Exercise requirements »
1/ In the article on pandemic crisis management, retype the part that opens with the words containing "This article is" and closes with "of the universe.".
2/ According to the article on pandemic crisis management, on what date did the World Health Organization officially declare the coronavirus outbreak a pandemic?
3/ State whether each statement agrees with the article on pandemic crisis management, answering yes or no and quoting the deciding words: (a) The coronavirus outbreak was an unforeseen problem. (b) The article first appeared on Medium. (c) The article looks at female leaders in celebration of Black History Month.

Text »
--
Crisis Management in the New Normal of a the Coronavirus Health Pandemic: A Conversation with Lauren Supina

Photo: Cindy Chin

This article first appeared on Medium. You can read the full article here: Read more.

This article is part of a series of articles on design thinking and deep thinking by thought leaders that transform into what we at CLC Advisors call “i.e.,” the “idea economy.” Where ideas become and transform into widgets for those who choose to dare mighty things to build something bigger than themselves. We are explorers of the universe.

In celebration of Women’s History Month, we have a closer look at female leaders and their impact in changing the world step by step.

During these uncertain times as the world is changing daily in front us, our way of living has been deeply impacted as the Coronavirus global pandemic spreads. Public health officials, scientists, futurists, strategists, and critics for years have stated the next global dilemma or crisis would not be weapons, but an outbreak of a health epidemic and infectious disease. On March 11, 2020, The World Health Organization officially declared the rapidly spreading coronavirus outbreak a pandemic, classifying COVID-19 as a disease that has spread over many countries and continents. The outbreak was not an unforeseen problem, but a recurrence. The world witnessed the SARS, MERS, and H1N1 outbreaks almost two decades ago and epidemiologists and security experts had been warning for some time that the US was unprepared. And when the pandemic caused global financial markets to crash, it merely was the catalyst that sent a house of cards tumbling after many warnings.
--
Data extracted from a collection »
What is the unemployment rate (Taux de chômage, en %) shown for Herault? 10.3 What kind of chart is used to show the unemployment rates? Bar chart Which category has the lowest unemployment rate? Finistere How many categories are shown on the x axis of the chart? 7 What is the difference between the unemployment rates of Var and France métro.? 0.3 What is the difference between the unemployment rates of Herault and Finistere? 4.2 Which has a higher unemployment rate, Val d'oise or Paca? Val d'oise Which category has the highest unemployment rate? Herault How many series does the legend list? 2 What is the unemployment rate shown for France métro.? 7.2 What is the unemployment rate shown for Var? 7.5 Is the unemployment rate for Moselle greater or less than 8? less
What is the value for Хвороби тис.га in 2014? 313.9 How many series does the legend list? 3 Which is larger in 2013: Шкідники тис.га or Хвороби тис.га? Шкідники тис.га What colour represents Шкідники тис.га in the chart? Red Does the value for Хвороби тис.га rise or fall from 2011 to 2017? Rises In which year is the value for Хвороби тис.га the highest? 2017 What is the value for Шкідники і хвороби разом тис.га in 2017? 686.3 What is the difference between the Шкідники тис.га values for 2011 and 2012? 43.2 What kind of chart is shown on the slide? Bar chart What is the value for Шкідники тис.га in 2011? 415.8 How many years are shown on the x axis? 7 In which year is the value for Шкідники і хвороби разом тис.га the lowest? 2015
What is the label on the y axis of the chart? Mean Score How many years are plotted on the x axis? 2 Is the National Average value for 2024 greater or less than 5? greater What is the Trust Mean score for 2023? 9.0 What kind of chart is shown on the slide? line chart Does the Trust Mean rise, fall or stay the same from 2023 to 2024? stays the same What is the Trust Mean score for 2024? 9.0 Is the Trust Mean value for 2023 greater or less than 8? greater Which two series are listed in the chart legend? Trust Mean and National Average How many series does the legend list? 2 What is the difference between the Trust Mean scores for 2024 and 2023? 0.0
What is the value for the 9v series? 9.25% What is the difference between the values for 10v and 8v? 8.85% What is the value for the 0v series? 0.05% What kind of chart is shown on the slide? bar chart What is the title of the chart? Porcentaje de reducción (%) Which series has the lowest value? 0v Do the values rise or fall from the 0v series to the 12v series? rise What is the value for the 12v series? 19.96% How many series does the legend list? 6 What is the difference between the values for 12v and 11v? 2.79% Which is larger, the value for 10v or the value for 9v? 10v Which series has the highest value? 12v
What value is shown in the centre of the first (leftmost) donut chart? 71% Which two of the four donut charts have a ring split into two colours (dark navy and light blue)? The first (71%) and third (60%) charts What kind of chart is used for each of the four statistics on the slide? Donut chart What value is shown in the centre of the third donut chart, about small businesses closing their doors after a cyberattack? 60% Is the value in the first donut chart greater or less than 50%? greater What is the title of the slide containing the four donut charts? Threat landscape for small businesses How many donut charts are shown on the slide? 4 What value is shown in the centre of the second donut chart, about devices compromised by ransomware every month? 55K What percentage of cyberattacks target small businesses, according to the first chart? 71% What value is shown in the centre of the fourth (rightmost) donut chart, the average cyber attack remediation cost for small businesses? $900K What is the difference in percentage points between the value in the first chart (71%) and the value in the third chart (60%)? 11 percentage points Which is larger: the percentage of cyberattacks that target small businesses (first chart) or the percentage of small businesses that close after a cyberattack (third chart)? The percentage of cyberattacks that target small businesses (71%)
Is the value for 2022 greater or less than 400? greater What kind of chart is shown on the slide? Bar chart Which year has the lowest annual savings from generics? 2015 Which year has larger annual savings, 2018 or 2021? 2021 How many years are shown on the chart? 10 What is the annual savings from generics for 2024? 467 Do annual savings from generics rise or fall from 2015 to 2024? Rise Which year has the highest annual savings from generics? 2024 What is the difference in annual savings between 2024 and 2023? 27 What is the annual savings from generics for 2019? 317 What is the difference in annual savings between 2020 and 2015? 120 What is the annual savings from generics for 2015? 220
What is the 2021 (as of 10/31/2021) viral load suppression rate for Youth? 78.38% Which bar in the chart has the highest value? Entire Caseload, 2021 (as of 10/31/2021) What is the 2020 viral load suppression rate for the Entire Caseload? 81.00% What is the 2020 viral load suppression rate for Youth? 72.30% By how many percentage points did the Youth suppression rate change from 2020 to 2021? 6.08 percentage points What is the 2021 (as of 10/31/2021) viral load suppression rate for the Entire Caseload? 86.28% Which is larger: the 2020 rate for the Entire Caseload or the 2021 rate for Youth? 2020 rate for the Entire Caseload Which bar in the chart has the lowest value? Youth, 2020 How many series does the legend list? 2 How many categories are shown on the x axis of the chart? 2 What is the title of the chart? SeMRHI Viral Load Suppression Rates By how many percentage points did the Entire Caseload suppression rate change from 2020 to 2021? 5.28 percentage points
--
Solutions to each task »
1/
This article is part of a series of articles on design thinking and deep thinking by thought leaders that transform into what we at CLC Advisors call “i.e.,” the “idea economy.” Where ideas become and transform into widgets for those who choose to dare mighty things to build something bigger than themselves. We are explorers of the universe.

2/ March 11, 2020.

3/
(a) No: "The outbreak was not an unforeseen problem, but a recurrence."
(b) Yes: "This article first appeared on Medium."
(c) No: "In celebration of Women’s History Month, we have a closer look at female leaders"